1. a kind of multi-tag categorizing system based on multiple-objection optimization characterized by comprising

Model training module, the naive Bayesian multi-tag disaggregated model including double weightings, naive Bayesian multi-tag classification mould Multi-tag classification problem is converted multiple two classification problems by type, weakens simple shellfish by the weighting scheme to sample characteristics attribute The attribute independent of Ye Si it is assumed that building one naive Bayesian multi-tag disaggregated model, then utilize the category generated at random Property weight as genetic algorithm gene show, followed by NSGA-II genetic algorithm come to naive Bayesian multi-tag classify Multiple targets of model optimize to obtain multiple groups optimal models, obtain the optimal disaggregated model of multiple groups finally by training set；

Model selection module, user comprehensively considers the weighting of optimal solution according to different application scenarios, in Model selection module Optimal solution is obtained using different modd selection strategies.
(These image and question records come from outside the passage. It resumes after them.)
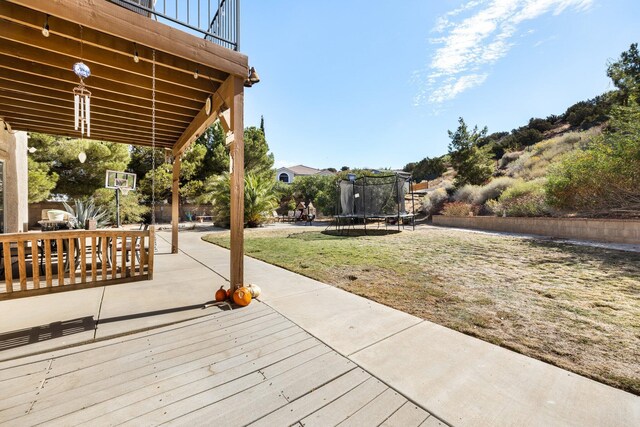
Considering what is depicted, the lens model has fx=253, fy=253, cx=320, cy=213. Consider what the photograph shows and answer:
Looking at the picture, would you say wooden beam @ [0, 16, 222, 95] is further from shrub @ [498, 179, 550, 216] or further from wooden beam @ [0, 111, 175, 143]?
shrub @ [498, 179, 550, 216]

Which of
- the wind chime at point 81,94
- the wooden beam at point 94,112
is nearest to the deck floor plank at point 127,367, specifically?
the wind chime at point 81,94

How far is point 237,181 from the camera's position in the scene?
2.87 metres

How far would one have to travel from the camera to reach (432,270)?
13.6 feet

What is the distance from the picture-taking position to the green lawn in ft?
6.01

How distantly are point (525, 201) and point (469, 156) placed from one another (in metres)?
5.66

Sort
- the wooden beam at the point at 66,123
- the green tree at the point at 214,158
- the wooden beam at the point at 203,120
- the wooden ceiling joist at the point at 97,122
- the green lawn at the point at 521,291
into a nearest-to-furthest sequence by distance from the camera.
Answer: the green lawn at the point at 521,291, the wooden beam at the point at 203,120, the wooden ceiling joist at the point at 97,122, the wooden beam at the point at 66,123, the green tree at the point at 214,158

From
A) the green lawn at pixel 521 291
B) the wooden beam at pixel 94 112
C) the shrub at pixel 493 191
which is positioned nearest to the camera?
the green lawn at pixel 521 291

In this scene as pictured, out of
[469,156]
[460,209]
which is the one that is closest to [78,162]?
[460,209]

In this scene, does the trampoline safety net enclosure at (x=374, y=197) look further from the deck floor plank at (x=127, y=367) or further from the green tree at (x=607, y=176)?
the deck floor plank at (x=127, y=367)

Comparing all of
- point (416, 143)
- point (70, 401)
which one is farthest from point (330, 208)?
point (416, 143)

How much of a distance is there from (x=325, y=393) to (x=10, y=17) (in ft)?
12.7

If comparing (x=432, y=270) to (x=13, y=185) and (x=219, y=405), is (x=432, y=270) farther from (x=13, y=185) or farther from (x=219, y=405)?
(x=13, y=185)

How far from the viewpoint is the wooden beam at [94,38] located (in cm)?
223

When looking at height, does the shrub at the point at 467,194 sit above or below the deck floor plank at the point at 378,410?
above
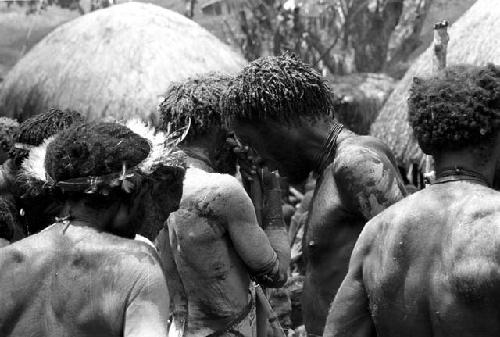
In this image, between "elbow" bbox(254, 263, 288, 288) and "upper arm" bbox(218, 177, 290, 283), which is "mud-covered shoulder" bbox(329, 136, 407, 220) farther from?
"elbow" bbox(254, 263, 288, 288)

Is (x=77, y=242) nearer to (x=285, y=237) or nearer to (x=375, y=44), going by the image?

2. a kind of multi-tag categorizing system based on multiple-objection optimization as described in claim 1, which is characterized in that the simplicity The formula of Bayes's multi-tag disaggregated model are as follows:

In formula, P (c_i| X) indicate that sample X belongs to c_iProbability, c_iIndicate i-th of classification of classification space C；P(c_i) indicate all Belong to c in sample_iProbability；P(x_j) indicate sample in j-th of attribute probability；w_jiIndicate j-th of attribute, i-th of classification Weight.

3. a kind of multi-tag categorizing system based on multiple-objection optimization as described in claim 1, which is characterized in that model selection Modd selection strategy in module includes dynamic model selection strategy and integrated model selection strategy, in which:

Dynamic model selection strategy: dynamic model selection strategy is by the preceding K disaggregated model of selection preference target O respectively to survey The label of examination data set T is predicted, the prediction label collection Y of test data set T is determined further according to weighted voting；

Integrated model selection strategy: N number of disaggregated model P that integrated model selection strategy is generated using optimization algorithm is respectively to test Data set T classifies, and reuses voting mechanism and predicts tally set Y.